За ужином все мрачны и обеспокоены.
– Я слышала, – говорит Евдокия, – султан пригнал еще тысячу каменщиков – достраивать свою крепость у пролива.
– По слухам, если они работают медленно, им рубят голову, – подхватывает Ирина.
– Нам легко представить себя на их месте, – замечает Елена, однако никто не смеется.
– Знаете, как он называет эту крепость? На своем варварском языке? – Хриса оборачивается через плечо. Глаза у нее сверкают; она упивается страхом. – Горлорез!
Вдова Феодора говорит, что такие разговоры не на пользу их работе, что стены города неприступны, что ворота отражали и варваров на слонах, и персов с камнеметательными машинами из Китая, и войско болгарского хана Крума, который пил вино из человеческих черепов. Полтысячи лет назад, говорит вдова, город осадили варварские корабли. Их было столько, что глаз не видел им конца-краю, и осада длилась пять лет, так что горожане уже ели кожу со своих башмаков, но тут император взял Ризу Пресвятой Богородицы из Влахернской церкви, пронес ее по стенам, а потом окунул в море. По молитвам Божьей Матери началась буря и выбросила вражеские корабли на скалы, и все до единого нехристи утонули, а стены устояли.
Вера, говорит вдова Феодора, будет нашим доспехом, а благочестие – нашим мечом. Вышивальщицы умолкают. Семейные разбредаются по домам, остальные уходят в свои каморки, Анна идет к колодцу – набирать воду в кувшины. Ослик Калафата щиплет сено из жидкой охапки. Под застрехой воркуют голуби. Холодает. Может быть, Мария права, может быть, она выпила слишком мало священной смеси. Анна вспоминает взволнованных итальянцев в шелковых дублетах и бархатных куртках, вспоминает их перепачканные чернилами руки.
Там есть еще такие манускрипты?
Как они лежат?
На боку? Или составлены на полках?
На крыши наползают клочья тумана, как будто Анна вызвала его силой мысли.
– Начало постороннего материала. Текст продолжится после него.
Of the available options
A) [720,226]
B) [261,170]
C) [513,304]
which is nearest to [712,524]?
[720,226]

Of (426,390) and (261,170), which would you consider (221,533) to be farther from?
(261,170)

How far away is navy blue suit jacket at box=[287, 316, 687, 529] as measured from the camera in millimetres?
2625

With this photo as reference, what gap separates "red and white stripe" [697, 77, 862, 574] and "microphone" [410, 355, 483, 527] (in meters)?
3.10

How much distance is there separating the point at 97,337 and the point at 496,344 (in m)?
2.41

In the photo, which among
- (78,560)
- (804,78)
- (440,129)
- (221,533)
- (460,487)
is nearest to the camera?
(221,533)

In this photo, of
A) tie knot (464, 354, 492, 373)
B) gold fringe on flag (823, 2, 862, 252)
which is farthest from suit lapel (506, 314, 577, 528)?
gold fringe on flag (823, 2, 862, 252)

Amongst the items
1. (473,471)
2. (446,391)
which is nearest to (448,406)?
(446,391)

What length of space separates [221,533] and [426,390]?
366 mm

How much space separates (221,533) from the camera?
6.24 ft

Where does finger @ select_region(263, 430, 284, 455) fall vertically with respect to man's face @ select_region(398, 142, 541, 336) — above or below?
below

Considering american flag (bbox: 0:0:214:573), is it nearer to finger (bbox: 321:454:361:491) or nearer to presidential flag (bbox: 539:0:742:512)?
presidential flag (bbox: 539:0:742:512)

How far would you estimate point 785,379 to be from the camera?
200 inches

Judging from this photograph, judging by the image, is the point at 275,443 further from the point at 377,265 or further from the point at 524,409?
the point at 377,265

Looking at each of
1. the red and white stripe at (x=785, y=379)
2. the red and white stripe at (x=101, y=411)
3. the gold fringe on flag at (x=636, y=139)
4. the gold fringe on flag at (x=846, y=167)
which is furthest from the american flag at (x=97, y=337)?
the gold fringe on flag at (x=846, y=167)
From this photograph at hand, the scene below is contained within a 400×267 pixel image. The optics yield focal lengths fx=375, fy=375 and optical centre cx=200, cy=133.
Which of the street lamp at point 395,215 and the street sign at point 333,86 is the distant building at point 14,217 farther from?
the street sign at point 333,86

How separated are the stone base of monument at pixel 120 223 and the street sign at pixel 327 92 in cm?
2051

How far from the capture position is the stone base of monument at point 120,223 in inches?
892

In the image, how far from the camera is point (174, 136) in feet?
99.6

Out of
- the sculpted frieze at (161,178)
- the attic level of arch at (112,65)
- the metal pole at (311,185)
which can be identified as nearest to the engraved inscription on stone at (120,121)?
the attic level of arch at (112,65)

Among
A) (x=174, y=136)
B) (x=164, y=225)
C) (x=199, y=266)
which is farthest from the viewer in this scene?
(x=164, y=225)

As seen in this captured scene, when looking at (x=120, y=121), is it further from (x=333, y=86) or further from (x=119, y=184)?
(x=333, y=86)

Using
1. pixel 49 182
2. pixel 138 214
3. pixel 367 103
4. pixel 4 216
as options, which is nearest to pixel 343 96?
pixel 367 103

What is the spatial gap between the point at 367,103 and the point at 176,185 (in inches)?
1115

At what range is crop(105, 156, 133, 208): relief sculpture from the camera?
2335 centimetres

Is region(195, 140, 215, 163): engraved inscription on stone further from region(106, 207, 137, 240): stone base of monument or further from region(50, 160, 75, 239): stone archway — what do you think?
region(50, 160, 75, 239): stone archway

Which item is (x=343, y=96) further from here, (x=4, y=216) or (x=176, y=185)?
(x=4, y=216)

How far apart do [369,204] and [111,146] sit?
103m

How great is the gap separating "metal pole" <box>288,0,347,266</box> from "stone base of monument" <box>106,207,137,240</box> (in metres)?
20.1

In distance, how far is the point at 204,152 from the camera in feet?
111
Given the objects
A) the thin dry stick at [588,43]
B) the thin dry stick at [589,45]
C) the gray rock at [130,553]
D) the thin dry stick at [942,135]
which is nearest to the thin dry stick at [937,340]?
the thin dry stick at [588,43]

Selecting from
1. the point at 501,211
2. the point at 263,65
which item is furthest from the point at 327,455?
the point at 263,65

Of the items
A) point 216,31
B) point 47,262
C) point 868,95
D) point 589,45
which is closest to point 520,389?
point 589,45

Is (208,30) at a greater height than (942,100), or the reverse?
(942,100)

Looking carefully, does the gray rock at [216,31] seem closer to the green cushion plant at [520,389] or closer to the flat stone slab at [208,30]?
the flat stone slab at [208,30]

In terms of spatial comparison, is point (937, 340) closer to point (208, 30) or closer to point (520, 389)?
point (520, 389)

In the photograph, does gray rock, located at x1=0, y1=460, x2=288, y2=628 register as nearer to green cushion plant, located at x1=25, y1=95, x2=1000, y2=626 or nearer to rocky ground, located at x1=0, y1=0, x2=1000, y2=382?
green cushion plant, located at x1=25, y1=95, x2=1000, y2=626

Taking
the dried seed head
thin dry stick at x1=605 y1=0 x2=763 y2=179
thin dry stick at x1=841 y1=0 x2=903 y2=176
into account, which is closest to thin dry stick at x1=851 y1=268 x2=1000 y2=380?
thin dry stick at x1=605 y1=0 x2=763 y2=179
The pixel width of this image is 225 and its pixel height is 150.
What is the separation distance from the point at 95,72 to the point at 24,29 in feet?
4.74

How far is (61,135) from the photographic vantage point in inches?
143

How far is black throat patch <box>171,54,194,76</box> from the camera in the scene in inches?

И вновь она проскальзывает мимо сторожа и кривыми улочками спускается в гавань. Гимерий спит подле своей лодчонки, и когда Анна его будит, хмурится, будто силясь совместить несколько девчонок в одну. Потом проводит рукой по лицу, кивает, встает, долго мочится на камни и, наконец, спускает лодку на воду.
Анна кладет мешок с веревкой на нос лодки. Четыре чайки с тихим криком проносятся над головой. Гимерий смотрит на них, затем начинает грести к монастырю на скале.
На сей раз Анна карабкается по стене гораздо решительнее. С каждым движением, приближающим ее к цели, страх ослабевает и скоро уходит совсем. Пальцы цепляются за кирпичи, которые она помнит с прошлого раза, ноги толкают вверх. Вот и голова льва. Анна проползает в пасть и спрыгивает в просторную трапезную. Духи, дозвольте мне пройти.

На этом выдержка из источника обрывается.